Agovernment committee on iron ore pricing has rejected a demand from steel companies that service charges and export tax be excluded while calculating the price of the mineral they buy from the state-owned National Mineral Development Corp. Ltd (NMDC).
Currently, domestic ore prices are fixed on par with those on long-term export contracts NMDC signs with Japanese steel mills and South Korea’s Pohang Iron & Steel Company (Posco). The corporation exports about 3.5 million tonnes (mt) out of its total production of 27 mt; the rest is sold to domestic players that have tied up for supply of ore.
Steel makers such as Ispat Industries Ltd and Essar Steel Ltd, which do not have mines of their own, claim that the export price is inflated by the additional 3% service commission that NMDC pays to Mines and Mineral Trading Corp. Ltd for finalizing export contracts and organising vessels. They wanted this to be deducted while calculating the price of the ore for sale in the domestic market. The companies also want the export tax on ore to be deducted while calculating this price.

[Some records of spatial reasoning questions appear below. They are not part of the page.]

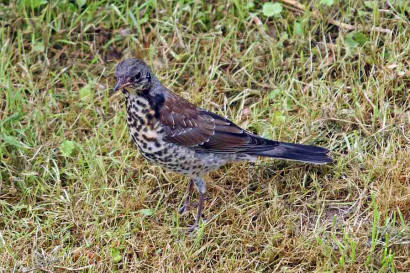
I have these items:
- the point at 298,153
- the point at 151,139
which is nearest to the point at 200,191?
the point at 151,139

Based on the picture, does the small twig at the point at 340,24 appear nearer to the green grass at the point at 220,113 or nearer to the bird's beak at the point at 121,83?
the green grass at the point at 220,113

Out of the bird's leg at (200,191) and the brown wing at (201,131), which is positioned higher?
the brown wing at (201,131)

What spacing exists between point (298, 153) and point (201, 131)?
0.71 meters

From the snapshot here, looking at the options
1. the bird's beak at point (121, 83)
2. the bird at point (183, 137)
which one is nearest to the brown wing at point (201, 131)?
the bird at point (183, 137)

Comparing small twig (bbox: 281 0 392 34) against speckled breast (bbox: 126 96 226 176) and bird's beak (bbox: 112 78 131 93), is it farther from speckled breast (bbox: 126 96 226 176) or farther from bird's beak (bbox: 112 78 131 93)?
bird's beak (bbox: 112 78 131 93)

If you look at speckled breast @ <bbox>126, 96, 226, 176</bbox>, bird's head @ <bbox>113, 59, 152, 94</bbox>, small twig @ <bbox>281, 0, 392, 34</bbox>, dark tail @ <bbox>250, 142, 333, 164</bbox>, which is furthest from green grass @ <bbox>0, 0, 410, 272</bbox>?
bird's head @ <bbox>113, 59, 152, 94</bbox>

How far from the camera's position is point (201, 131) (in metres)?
4.97

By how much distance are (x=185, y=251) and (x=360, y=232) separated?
117 cm

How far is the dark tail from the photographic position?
16.4 ft

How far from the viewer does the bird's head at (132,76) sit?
461cm

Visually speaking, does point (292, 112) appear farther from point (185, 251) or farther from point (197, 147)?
point (185, 251)

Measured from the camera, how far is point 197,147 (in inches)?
194

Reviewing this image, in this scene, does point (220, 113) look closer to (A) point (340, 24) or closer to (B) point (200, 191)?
(B) point (200, 191)

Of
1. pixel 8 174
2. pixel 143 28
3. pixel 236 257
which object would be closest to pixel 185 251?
pixel 236 257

An internal report of the committee headed by A.K. Rath, financial adviser to the steel ministry, has said such a deduction is “unacceptable”.

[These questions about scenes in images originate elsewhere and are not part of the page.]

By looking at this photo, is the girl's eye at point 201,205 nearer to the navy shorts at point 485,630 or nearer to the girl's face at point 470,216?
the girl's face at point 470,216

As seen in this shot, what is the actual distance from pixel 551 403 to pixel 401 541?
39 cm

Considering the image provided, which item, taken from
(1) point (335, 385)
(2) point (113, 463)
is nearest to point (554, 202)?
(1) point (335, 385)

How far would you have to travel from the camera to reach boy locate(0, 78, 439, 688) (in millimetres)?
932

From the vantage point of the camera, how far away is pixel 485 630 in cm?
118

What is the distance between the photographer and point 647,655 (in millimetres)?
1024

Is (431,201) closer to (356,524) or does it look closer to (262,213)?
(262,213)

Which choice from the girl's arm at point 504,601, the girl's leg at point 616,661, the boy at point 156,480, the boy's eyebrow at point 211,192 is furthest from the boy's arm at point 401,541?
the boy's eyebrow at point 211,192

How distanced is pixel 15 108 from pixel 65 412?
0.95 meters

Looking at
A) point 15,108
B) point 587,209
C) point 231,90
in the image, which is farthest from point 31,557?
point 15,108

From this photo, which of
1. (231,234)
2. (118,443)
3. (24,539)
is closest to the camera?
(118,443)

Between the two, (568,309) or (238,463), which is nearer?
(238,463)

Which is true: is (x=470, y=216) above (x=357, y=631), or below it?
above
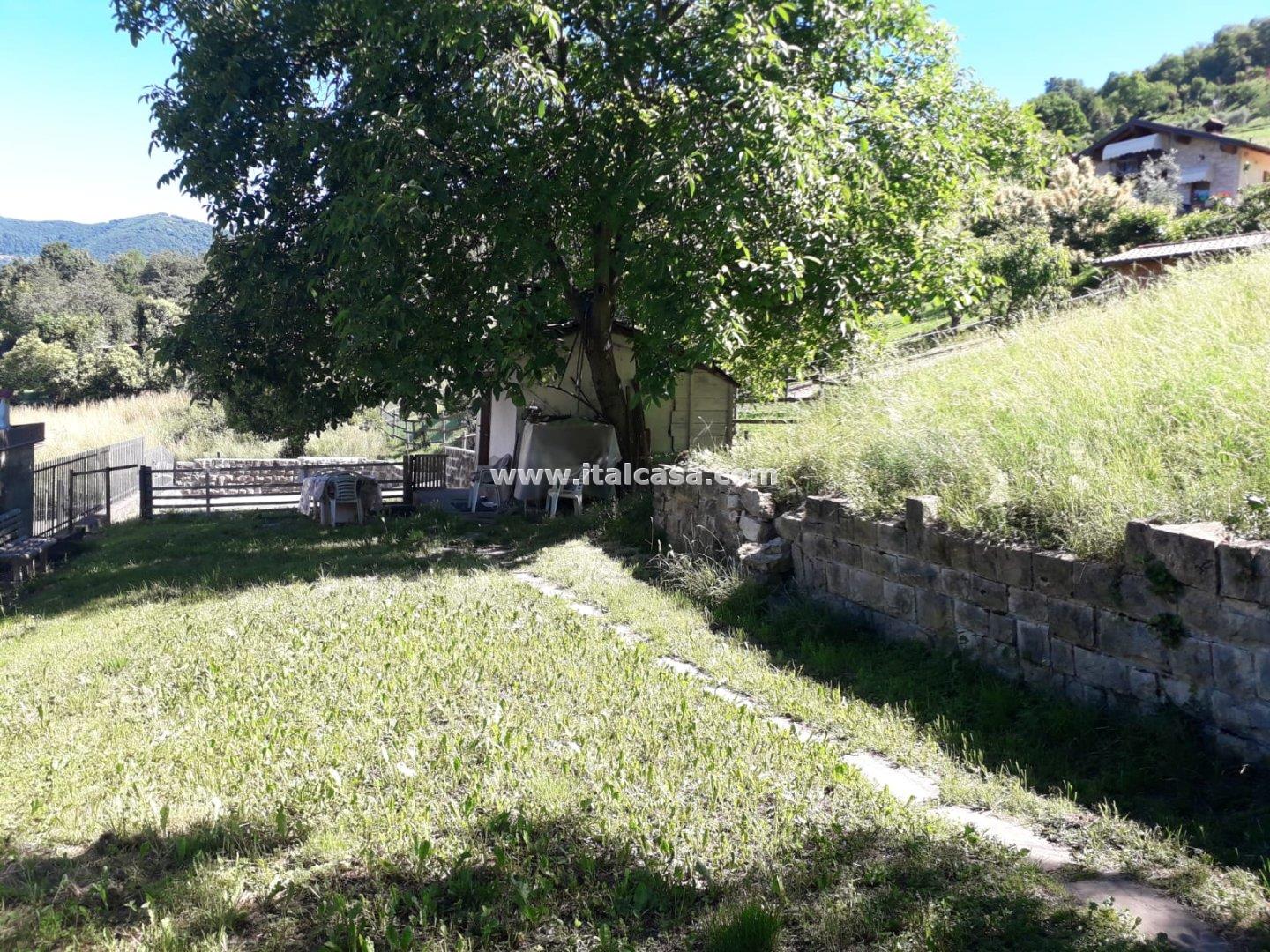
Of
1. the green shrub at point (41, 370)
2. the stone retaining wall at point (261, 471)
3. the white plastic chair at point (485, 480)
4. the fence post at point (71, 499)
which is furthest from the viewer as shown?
the green shrub at point (41, 370)

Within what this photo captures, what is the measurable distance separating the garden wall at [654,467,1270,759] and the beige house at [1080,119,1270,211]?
43.3 metres

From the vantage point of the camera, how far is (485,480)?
49.7 ft

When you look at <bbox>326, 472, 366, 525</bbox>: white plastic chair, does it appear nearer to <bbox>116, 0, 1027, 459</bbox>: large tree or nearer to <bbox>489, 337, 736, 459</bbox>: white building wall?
<bbox>116, 0, 1027, 459</bbox>: large tree

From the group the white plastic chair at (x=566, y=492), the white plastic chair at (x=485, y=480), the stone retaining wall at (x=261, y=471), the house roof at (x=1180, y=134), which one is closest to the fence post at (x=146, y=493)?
the stone retaining wall at (x=261, y=471)

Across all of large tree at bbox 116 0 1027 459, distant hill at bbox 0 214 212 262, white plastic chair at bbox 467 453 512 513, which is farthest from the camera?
distant hill at bbox 0 214 212 262

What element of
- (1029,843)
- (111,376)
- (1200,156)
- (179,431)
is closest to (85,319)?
(111,376)

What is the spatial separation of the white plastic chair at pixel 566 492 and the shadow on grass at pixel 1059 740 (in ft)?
21.9

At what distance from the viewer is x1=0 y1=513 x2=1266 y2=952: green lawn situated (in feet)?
10.4

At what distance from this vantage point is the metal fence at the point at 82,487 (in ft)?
47.5

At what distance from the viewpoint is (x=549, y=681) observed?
5.59 meters

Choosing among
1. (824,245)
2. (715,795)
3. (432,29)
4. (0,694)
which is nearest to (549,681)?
(715,795)

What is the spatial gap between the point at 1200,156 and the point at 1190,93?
46557 mm

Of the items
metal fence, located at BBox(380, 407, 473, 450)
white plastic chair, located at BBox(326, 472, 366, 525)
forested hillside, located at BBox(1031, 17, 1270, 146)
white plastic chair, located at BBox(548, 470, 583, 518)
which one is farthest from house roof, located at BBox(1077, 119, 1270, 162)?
white plastic chair, located at BBox(326, 472, 366, 525)

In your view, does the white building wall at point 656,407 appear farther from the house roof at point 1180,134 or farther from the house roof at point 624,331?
the house roof at point 1180,134
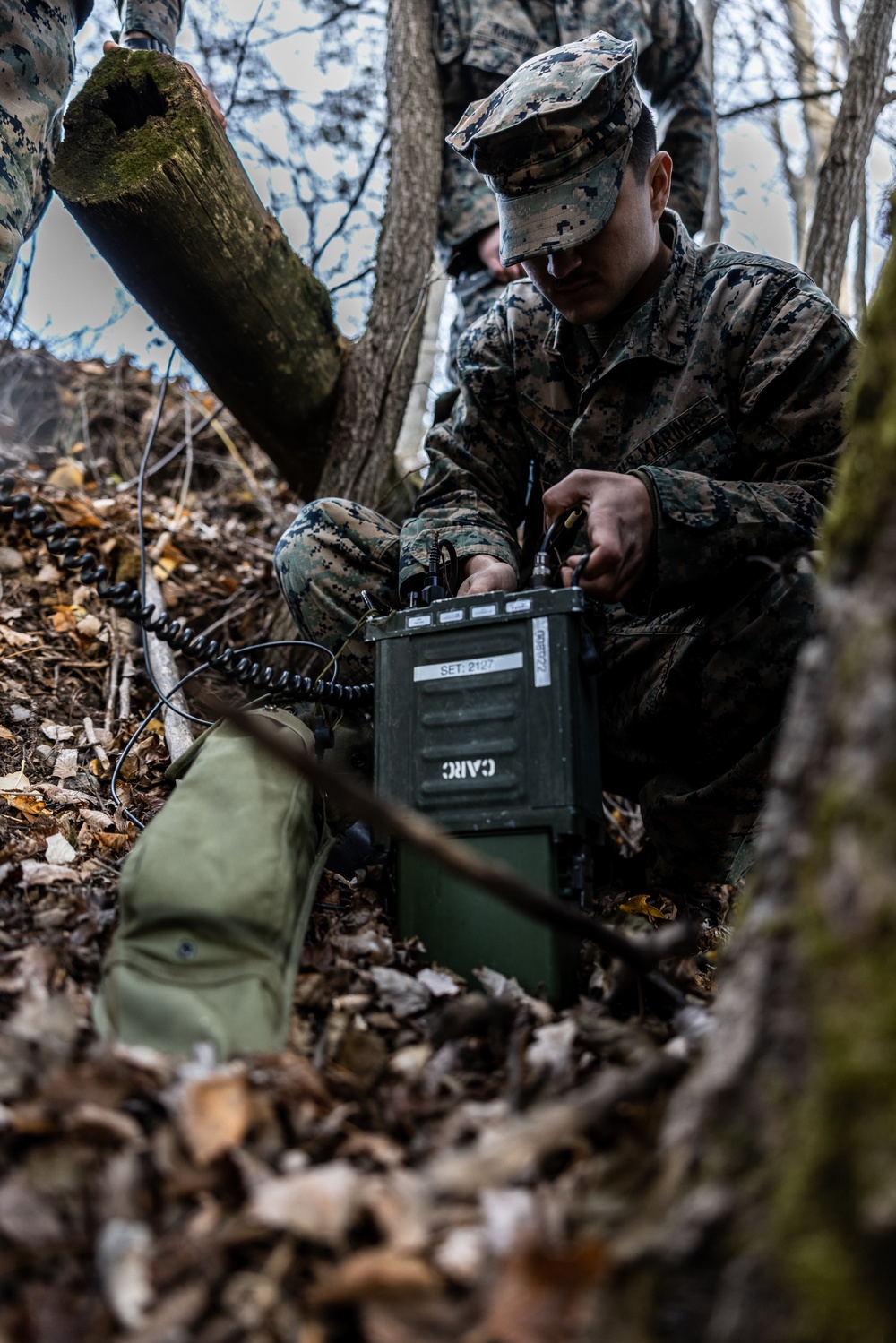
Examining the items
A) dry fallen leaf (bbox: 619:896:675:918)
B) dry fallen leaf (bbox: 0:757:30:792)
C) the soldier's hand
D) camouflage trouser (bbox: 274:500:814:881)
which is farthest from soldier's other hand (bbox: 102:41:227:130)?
dry fallen leaf (bbox: 619:896:675:918)

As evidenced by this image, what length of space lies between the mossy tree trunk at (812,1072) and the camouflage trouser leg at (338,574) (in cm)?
202

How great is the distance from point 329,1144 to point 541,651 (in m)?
1.07

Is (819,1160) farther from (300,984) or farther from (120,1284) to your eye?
(300,984)

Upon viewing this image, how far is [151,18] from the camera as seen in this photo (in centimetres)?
351

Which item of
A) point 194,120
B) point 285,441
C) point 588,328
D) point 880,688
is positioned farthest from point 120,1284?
point 285,441

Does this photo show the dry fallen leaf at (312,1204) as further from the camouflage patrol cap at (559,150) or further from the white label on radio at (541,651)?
the camouflage patrol cap at (559,150)

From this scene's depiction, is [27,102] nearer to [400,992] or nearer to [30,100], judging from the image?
[30,100]

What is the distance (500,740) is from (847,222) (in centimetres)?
421

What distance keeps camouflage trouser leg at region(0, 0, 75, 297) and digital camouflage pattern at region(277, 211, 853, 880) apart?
1270mm

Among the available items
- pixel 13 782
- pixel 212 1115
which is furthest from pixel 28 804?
pixel 212 1115

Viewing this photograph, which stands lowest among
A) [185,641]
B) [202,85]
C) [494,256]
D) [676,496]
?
[185,641]

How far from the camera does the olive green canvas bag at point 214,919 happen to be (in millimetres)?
1396

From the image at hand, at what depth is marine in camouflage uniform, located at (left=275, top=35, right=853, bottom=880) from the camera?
2.49m

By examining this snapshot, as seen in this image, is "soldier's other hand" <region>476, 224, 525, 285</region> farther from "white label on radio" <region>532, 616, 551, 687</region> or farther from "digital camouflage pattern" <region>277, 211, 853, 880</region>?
"white label on radio" <region>532, 616, 551, 687</region>
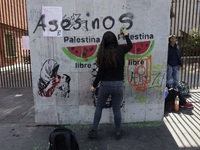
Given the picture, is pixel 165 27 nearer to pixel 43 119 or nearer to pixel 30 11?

It has also said the export duty of Rs300 imposed on iron ore earlier this year has no bearing on the prices at which NMDC sells ore in the international market, and that this price is actually lower than spot prices in the domestic market.
According to the report, domestic spot prices in March were around $63 a tonne; NMDC was supplying ore (in the export and in the domestic market) at $45 (Rs1,845)a tonne, a difference of nearly 17%. “At present, Chinese spot prices are ruling over $90 a tonne. Our offer is still much lower,” said an official at the National Mineral Development Corp. who did not wish to be identified.
NMDC currently sells iron ore at Rs1,646 a tonne for lumps and Rs1,209 a tonne for Rs.fines’ to long-term domestic customers, added the official. The Corporation has allocated around 20 mt for sponge iron plants in Chhattisgarh.
But steel companies without mines of its own say their input cost works out to be much higher without exclusive mining rights as port handling and rail freight add to production costs. Typically, it costs Rs300 to produce a tonne of iron ore. Only a few companies including Steel Authority of India Ltd, Tata Steel Ltd and JSPL Ltd have iron ore mines of their own. The pricing policy report comes at a time when the scramble for the commodity peaks.
Companies have announced plans to build steel mills, but struggle to access iron ore amid mounting litigation over mining contracts. Posco plans to build a 12 mt plant in India but is facing delays over acquiring mining leases.
In the pre-boom years, the corporation settled prices of iron ore on its own, but escalating prices fuelled by growing Chinese demand forced it to revise prices thrice in 2004, forcing domestic steel companies to ask the government to intervene and set a new pricing methodology.